La presse qui eût pu jouer les vigiles regorge davantage de valets de chambre que de professionnels motivés par l’information critique et l’éveil des consciences. Elle contribue, à dessein ou par maladresse, à la personnalisation du Pouvoir dont les moindres faits et gestes sont relatés avec une emphase publicitaire qui frise l’indécence : « Wade prête son avion à l’Equipe nationale » en lieu et place de « l’Etat met l’avion de commandement à la disposition de… » Idem, lorsque sa femme ou son fils offre des billets de voyage à la Mecque. Autant de formulations linguistiques qu’il convient de réajuster.
Aussi longtemps que nos politiciens de rhétorique et de slogans, les clubs d’intellectuels déphasés ne feront pas comprendre aux populations qu’elles ne doivent rien à l’Etat mais que c’est plutôt ce dernier leur serviteur et obligé, jamais ne s’estomperont les malentendus.
Le diagnostic de nos maux commande également d’avoir le courage de démystifier les mythes, de mettre un terme aux populismes manipulateurs… Cesser de croire à l’inaltérabilité de nos valeurs traditionnelles. Notre peuple n’est ni meilleur ni pire que d’autres. Nous avons des saints mais aussi des salauds, comme dans n’importe quel pays. Nous avons même des anarchistes pour qui « toute révolution commence par l’irrespect: “koo tudd, ñu daggal ko”.
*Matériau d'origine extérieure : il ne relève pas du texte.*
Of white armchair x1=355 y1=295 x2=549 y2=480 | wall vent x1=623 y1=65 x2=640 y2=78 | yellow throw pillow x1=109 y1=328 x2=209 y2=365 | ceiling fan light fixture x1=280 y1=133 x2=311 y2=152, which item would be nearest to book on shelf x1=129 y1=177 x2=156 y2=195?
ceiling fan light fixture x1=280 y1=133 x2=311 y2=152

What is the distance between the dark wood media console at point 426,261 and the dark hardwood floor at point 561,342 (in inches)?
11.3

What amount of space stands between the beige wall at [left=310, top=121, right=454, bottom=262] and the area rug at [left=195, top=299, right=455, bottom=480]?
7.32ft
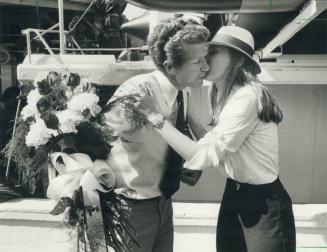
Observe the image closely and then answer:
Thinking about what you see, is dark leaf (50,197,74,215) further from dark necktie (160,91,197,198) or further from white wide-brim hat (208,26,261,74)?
white wide-brim hat (208,26,261,74)

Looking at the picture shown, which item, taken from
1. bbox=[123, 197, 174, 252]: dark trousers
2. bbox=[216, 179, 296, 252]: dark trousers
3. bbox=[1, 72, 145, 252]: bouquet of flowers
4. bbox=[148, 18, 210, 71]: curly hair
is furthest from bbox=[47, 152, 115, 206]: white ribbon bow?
bbox=[216, 179, 296, 252]: dark trousers

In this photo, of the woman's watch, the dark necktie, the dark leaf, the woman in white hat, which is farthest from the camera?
the dark necktie

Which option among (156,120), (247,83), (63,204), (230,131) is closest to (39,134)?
(63,204)

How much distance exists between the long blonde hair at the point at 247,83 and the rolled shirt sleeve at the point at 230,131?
0.03m

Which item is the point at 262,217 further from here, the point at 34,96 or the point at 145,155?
the point at 34,96

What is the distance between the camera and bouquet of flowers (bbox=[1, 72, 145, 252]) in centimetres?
127

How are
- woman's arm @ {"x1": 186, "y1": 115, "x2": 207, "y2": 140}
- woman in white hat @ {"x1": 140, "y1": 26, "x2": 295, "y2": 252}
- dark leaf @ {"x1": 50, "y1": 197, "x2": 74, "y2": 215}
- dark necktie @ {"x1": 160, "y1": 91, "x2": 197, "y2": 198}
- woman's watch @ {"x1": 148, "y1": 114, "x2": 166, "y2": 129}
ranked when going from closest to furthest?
dark leaf @ {"x1": 50, "y1": 197, "x2": 74, "y2": 215}
woman's watch @ {"x1": 148, "y1": 114, "x2": 166, "y2": 129}
woman in white hat @ {"x1": 140, "y1": 26, "x2": 295, "y2": 252}
dark necktie @ {"x1": 160, "y1": 91, "x2": 197, "y2": 198}
woman's arm @ {"x1": 186, "y1": 115, "x2": 207, "y2": 140}

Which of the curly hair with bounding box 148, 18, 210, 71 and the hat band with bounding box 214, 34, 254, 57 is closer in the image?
the curly hair with bounding box 148, 18, 210, 71

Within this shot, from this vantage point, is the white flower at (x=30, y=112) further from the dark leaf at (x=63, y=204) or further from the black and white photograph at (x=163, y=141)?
the dark leaf at (x=63, y=204)

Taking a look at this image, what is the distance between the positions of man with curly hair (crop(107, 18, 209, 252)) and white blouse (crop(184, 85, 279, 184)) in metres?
0.15

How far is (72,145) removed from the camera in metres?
1.32

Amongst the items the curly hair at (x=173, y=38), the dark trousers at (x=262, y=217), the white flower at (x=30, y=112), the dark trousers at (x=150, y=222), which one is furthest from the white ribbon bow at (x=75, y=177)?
the dark trousers at (x=262, y=217)

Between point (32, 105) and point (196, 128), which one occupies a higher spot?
point (32, 105)

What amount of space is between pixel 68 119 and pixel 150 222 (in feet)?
1.81
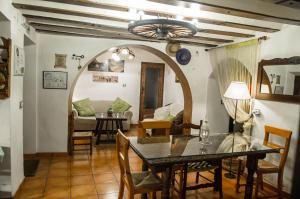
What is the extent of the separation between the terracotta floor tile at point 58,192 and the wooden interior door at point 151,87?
4.44 meters

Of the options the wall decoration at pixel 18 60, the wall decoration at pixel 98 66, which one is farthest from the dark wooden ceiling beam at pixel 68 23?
the wall decoration at pixel 98 66

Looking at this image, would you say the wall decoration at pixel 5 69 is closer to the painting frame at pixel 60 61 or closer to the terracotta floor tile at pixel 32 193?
the terracotta floor tile at pixel 32 193

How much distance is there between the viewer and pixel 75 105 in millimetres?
6145

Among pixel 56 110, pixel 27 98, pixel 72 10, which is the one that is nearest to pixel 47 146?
pixel 56 110

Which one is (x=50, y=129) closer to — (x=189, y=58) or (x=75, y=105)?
(x=75, y=105)

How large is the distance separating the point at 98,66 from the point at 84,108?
143 centimetres

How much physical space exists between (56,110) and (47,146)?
68cm

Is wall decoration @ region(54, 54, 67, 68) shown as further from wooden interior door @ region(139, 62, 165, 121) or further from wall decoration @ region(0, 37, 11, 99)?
wooden interior door @ region(139, 62, 165, 121)

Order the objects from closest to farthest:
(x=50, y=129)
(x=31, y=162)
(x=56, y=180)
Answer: (x=56, y=180), (x=31, y=162), (x=50, y=129)

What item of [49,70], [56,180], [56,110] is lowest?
[56,180]

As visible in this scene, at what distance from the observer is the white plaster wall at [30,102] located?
3904mm

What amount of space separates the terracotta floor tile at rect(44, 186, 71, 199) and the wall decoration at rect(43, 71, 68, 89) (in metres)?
1.82

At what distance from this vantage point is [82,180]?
10.8ft

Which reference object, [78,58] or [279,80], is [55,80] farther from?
[279,80]
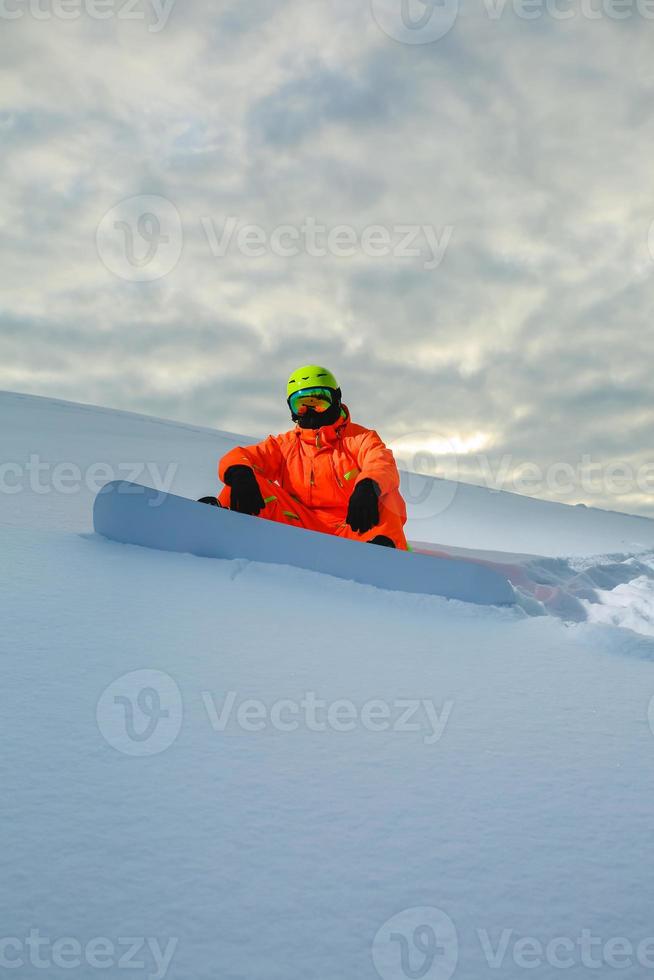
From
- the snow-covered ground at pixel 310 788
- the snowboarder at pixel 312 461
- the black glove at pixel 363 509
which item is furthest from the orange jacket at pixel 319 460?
the snow-covered ground at pixel 310 788

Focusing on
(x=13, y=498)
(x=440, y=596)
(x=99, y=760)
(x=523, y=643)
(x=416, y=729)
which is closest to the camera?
(x=99, y=760)

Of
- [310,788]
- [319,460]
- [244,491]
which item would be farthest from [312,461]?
[310,788]

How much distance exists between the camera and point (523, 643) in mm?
2250

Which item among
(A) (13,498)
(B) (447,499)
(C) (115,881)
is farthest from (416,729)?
(B) (447,499)

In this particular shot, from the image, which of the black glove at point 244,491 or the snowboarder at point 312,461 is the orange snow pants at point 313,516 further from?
the black glove at point 244,491

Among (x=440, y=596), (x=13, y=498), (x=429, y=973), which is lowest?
(x=429, y=973)

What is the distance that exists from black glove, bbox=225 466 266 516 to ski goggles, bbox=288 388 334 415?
53 cm

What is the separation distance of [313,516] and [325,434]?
472 mm

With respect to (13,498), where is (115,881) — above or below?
below

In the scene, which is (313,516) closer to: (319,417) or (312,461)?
(312,461)

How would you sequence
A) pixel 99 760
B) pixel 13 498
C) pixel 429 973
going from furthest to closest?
pixel 13 498 < pixel 99 760 < pixel 429 973

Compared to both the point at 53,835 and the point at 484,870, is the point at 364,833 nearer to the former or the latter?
the point at 484,870

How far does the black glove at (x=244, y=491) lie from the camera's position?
3369 millimetres

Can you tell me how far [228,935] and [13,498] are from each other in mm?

Il est tout aussi malhonnête de faire croire que, par atavisme, les Sénégalais sont pétris de « jom », de « kersa », de tolérance. Ce stéréotypage, plus « carcéral » que galvanisant, empêche les remises en question salutaires et ne sert qu’à manipuler ou endormir une société.
Conformément à notre statut d’anciens Ceddos convertis, on se gargarise bruyamment des héros de l’Epique et des grandes figures religieuses, plutôt que de nous inoculer leurs vertus. Ce qui subsiste de l’héritage ne sont souvent que des velléités monnayables au naïf le plus offrant. Aujourd’hui, on adhère à un parti dont le leader sait se montrer généreux, on s’oppose plus par dépit que par conviction idéologique.
Yamar qui n’obtient pas gain de cause décoche une chanson ; Kakatar qui espère se rincer la dalle avec quelques gouttes du millésime américain se rend compte subitement que Gorgui est « le meilleur président au monde » et qu’il mérite d’être « Président à vie ». Malentendus, mystification, opportunisme ? La navigation entre ces destinations que sont la politique, la religion et les affaires fonctionne à merveille.
Amadou Gueye Ngom
Critique social
PS : la hache qui sectionne définitivement les branches pourries de l’arbre ne sera jamais comparable aux pluies illusoires qui les verdissent temporairement de mensonges.